═══ Excerpted data

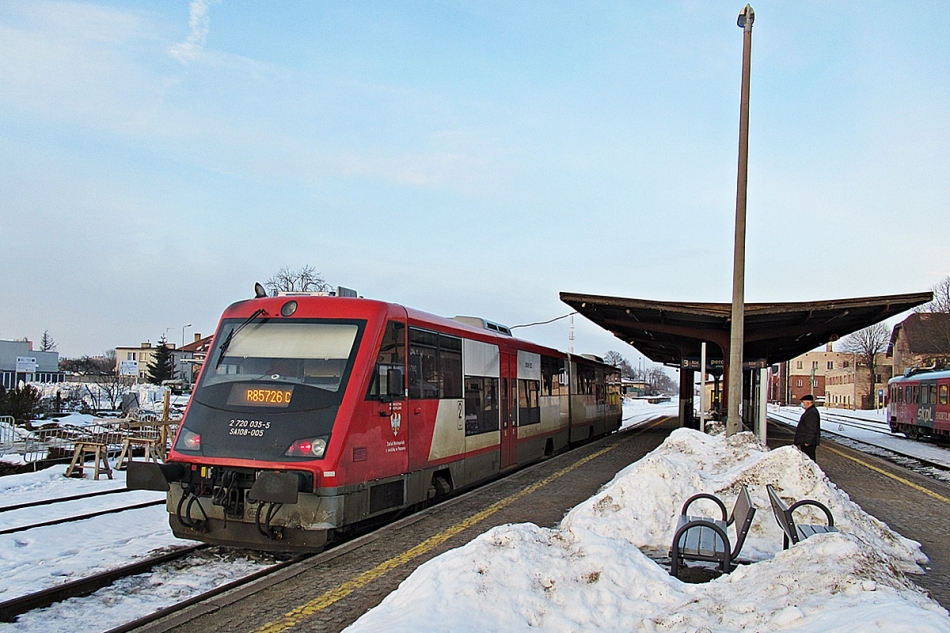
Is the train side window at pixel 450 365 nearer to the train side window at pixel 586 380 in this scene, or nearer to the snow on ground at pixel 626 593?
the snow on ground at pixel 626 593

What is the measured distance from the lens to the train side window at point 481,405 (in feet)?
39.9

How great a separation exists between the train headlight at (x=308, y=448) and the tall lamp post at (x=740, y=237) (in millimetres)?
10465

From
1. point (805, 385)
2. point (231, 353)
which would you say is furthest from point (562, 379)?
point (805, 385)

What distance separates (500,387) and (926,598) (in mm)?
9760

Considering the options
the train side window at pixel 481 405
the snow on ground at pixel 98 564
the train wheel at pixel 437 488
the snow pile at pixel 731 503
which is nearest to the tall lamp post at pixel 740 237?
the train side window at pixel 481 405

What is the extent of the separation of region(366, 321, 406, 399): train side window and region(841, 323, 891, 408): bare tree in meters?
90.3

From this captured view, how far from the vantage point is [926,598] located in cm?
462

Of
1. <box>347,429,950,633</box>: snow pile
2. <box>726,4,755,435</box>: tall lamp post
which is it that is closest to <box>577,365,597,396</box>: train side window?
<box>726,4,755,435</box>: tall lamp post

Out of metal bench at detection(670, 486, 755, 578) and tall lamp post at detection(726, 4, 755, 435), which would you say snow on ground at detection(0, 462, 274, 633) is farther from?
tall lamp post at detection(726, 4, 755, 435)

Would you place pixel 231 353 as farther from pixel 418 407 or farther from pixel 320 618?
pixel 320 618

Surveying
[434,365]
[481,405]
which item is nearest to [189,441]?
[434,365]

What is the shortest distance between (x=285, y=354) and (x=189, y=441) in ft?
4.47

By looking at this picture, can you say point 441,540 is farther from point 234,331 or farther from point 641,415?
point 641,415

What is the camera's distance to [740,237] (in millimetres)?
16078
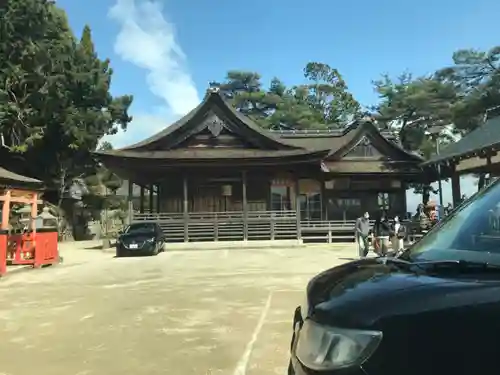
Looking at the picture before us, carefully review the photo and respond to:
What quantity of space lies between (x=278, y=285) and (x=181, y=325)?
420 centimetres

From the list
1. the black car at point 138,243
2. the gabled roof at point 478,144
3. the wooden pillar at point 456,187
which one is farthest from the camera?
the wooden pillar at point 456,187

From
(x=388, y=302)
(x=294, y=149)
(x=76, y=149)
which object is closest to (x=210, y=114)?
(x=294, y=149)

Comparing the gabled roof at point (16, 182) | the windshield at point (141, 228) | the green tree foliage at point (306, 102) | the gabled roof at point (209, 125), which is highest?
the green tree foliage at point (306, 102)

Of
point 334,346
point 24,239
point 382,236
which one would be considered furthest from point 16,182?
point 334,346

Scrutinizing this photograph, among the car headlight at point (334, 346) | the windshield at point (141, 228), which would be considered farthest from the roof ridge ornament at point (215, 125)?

══════

- **Exercise aim**:
Return, word for word, every line from the line with "Comparing the gabled" to the final line of the data.

- **Response**:
Comparing the gabled roof at point (16, 182) | the windshield at point (141, 228) | the green tree foliage at point (306, 102) | the gabled roof at point (209, 125), which is highest?
the green tree foliage at point (306, 102)

Of
point 334,346
point 24,239
point 382,236
which one would be considered furthest from point 16,182?
point 334,346

Scrutinizing this photograph, among the car headlight at point (334, 346) | the windshield at point (141, 228), which would be considered farthest from the roof ridge ornament at point (215, 125)?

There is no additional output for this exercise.